__Task statement__.
Reproduce every line of the material below verbatim, omitting the pictures.

§

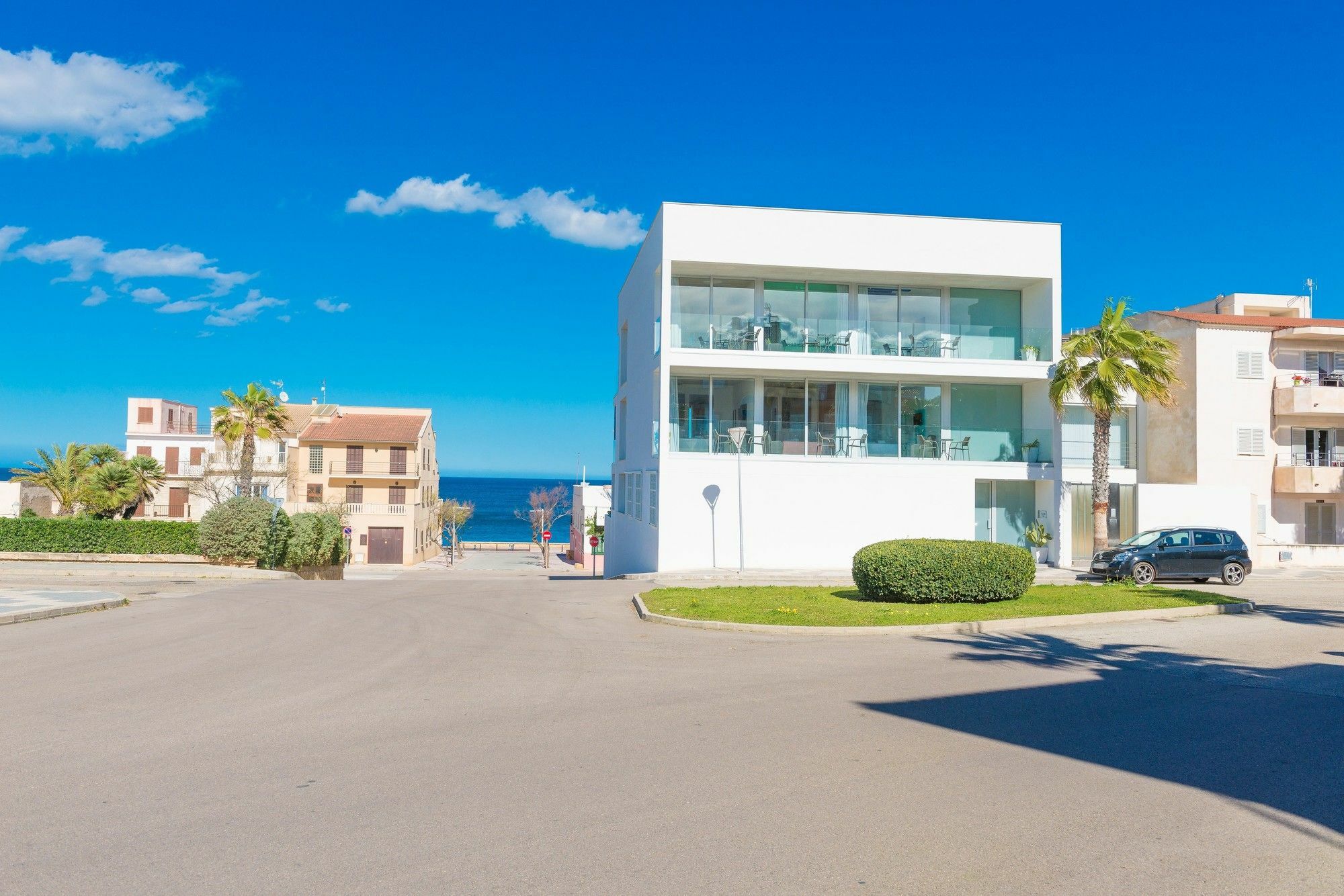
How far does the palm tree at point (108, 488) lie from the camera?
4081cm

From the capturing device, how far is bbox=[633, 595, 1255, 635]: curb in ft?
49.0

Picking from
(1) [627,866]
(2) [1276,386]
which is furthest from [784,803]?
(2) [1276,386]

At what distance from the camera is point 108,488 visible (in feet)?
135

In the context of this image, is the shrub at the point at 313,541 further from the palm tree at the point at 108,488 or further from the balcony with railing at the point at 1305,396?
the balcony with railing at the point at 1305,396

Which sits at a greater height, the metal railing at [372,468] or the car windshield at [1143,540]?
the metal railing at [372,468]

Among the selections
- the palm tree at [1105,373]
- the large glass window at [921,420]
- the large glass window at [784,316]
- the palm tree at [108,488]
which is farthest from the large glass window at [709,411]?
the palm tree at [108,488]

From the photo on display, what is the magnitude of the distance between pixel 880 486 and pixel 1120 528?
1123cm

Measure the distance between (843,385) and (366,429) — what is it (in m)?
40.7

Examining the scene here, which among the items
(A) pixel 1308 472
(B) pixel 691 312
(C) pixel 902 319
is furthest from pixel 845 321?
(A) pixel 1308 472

§

__The result__.
How far does the palm tree at point (108, 488) lie from the camera?
4081cm

From the capturing device, how far is bbox=[633, 595, 1255, 635]: curb in ft?
49.0

Picking from
(1) [627,866]
(2) [1276,386]
which is furthest from [784,803]?
(2) [1276,386]

At what distance from the camera is point 108,488 visible (in feet)?
135

In the context of this image, is the shrub at the point at 313,541 further from the palm tree at the point at 108,488 or further from the balcony with railing at the point at 1305,396?
the balcony with railing at the point at 1305,396

Which sits at a greater height, the metal railing at [372,468] or the car windshield at [1143,540]?
the metal railing at [372,468]

Among the selections
- the palm tree at [1105,373]
- the large glass window at [921,420]
- the large glass window at [784,316]
- the palm tree at [108,488]
which is farthest from the large glass window at [709,411]?
the palm tree at [108,488]

From the photo on display, what is the magnitude of the distance between pixel 880 486 and pixel 1120 528?
1123cm

Measure the distance between (843,385) and (366,429) — what is it (in m)?
40.7

Examining the scene here, which among the items
(A) pixel 1308 472
(B) pixel 691 312
(C) pixel 902 319
is furthest from pixel 845 321?
(A) pixel 1308 472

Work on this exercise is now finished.